Bush Did the Job, Elbaradei Walked off with the Nobel Peace Prize
In 2002, the United States, Britain and Israel strongly suspected the new Nobel Peace Prize laureate, Dr. Mohamed ElBaradai, of employing secret delaying tactics to help three Muslim nations get their nuclear weapons programs off the ground. The nations were Libya, Iran and Egypt.
Intelligence data showed those programs as being nourished by the technology, experience and expertise of Pakistan and North Korea, both motivated by their dire cash shortage. The assumption therefore in Washington, Jerusalem and London – later proved correct – was that the necessary funding was put up by Tehran, Tripoli and Cairo.
Iraq’s Saddam Hussein was also busy at the time preparing to go into nuclear weapons production. But, whenever the UN Security Council asked ElBaradei to go to Iraq and see what the Saddam regime was up to, he always came back denying any signs of prohibited activity but always adding that more checks were needed.
By mid-2004, a year after the US invaded Iraq – by which time Saddam was under lock and key, most people had come to terms with the conclusion that the Iraqi dictator was innocent of any nuclear aspirations, or even chemical and biological programs. It was then that the IAEA in Vienna began releasing highly-suggestive reports. Complete installations and equipment capable of use in nuclear weapons production were suddenly found to have been dismantled and removed from Iraq by a hidden hand.
Satellite photos, commissioned by the UN watchdog, were attached to the reports. They showed those same installations still standing in January and February 2003, weeks before the US invasion. A second set of photos were taken in May and June, just after Baghdad had fallen, showed the same installations stripped to the ground, their former sites flat and bare.

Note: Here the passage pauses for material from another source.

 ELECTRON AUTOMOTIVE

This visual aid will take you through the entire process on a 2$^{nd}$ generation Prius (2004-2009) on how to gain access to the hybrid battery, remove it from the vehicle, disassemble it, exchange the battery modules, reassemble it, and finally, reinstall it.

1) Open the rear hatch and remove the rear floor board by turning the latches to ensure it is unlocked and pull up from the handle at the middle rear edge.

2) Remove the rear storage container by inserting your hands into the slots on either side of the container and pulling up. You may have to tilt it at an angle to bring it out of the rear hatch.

The IEAE director then came forward to voice concern lest the nuclear equipment concerned fall into the wrong hands.
He was equally a Johnny-come-lately in the cases of the nuclear activities of Libya, Pakistan and Egypt.
By means of delicate diplomacy during 2003 and 2004, the Bush administration persuaded Libya to relinquish its nuclear weapons industry. US military planes flew the centrifuges Pakistan supplied Libya for uranium enrichment and its yellow cake out of the country to the United States. Pakistan, prodded by Washington, “uncovered” a nuclear black market ring headed by Dr Qader Khan, the father of the Pakistan nuclear bomb, and Egypt confessed to possessing a supply of enriched uranium for military purposes.
While this was going on, Dr. ElBaradei and the IAEA teams stood on the sidelines in a supportive role.
These episodes demonstrate that the prime mover in dismantling the most dangerous focii of nuclear weapons production was the Bush administration rather than the UN nuclear watchdog and its director. It was only after these episodes were successfully concluded that ElBaradei realized that Washington had drawn up new rules for the international nuclear game. He began cooperating in earnest with America’s effort to disarm North Korea.
The Nobel Peace Prize Committee has never been known for its objective, impartial justice in making its prestigious awards. Israelis will not forget that the Palestinian master terrorist Yasser Arafat was honored with the Peace Prize in 1995 at a time that he was preparing the most extensive suicide terrorism campaign against civilians ever seen before. Al Qaeda learned much from this Palestinian terror innovator.
The late Israeli prime minister Yizhak Rabin and the incumbent vice premier Shimon Peres were co-recipients of the same prize. They were genuinely under the illusion that Middle East peace was around the corner.
It may be said therefore, that President Bush and Vice president Dick Cheney, who rolled up their sleeves and got down to the job of defusing dangerous nuclear arms projects, will have to watch ElBaradei and his agency walking off with the credit for their efforts at a grand ceremony in Oslo.